Um ausreichende Planungssicherheit zu erhalten, müsste die B8 zumindest für den Teil der Ortsumfahrung ins Bundesfernstraßenausbaugesetz („Bundesverkehrswegeplan“) aufgenommen werden. Dies widerspräche der grundsätzlichen Ausrichtung der Grünen, den Bedarfsplan Straße auf seine Klimaverträglichkeit zu überprüfen und den Aus- und Neubau von Straßen deutlich zu reduzieren.
Hinzu kommt, dass auch eine Kombination von Bundesstraße und Bahnhalt, wie in der optimierten Gleisbettvariante vorgesehen, offenbar nicht zulässig ist.

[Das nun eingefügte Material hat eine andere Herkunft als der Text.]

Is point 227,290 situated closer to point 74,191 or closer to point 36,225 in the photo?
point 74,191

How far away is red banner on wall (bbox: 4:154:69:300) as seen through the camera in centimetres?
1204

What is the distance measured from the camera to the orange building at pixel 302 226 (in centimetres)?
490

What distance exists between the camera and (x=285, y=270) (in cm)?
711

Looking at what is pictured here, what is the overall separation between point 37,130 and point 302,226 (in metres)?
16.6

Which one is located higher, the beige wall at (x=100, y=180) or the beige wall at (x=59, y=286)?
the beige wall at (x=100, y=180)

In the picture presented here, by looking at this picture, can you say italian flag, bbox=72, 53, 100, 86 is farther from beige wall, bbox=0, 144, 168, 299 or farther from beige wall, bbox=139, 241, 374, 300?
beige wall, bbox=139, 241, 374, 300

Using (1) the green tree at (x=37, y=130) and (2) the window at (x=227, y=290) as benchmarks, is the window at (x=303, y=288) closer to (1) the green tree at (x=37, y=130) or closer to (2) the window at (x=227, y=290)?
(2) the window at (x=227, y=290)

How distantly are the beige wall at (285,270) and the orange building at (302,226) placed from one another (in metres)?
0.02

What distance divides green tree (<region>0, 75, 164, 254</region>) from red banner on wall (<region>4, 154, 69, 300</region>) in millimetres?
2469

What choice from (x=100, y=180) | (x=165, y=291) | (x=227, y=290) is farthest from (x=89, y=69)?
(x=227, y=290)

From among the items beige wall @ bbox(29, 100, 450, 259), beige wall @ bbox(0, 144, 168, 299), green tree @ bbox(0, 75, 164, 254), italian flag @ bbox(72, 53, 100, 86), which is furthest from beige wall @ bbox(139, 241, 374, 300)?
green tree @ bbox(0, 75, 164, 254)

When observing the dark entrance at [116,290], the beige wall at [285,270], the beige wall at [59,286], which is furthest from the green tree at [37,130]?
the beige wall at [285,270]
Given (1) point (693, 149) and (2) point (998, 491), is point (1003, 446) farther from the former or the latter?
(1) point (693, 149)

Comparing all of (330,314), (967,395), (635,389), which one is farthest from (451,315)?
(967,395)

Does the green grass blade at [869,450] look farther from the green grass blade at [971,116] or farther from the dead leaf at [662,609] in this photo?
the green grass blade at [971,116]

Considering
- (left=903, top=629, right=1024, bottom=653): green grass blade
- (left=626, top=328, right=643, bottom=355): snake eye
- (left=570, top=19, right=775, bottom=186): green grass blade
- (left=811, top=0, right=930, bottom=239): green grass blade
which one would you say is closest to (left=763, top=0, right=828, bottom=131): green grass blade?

Die Deutsche Bahn hält auch aus diesen Gründen die optimierte Gleisbettvariante für „nicht genehmigungsfähig“. Das BMDV teilte auf meine Anfrage zur rechtlichen Einordnung mit, dass es einer gesonderten Erlaubnis bedürfe, für die es den Nachweis brauche, dass es keine Alternative gebe und die Sicherheit gewährleistet sei.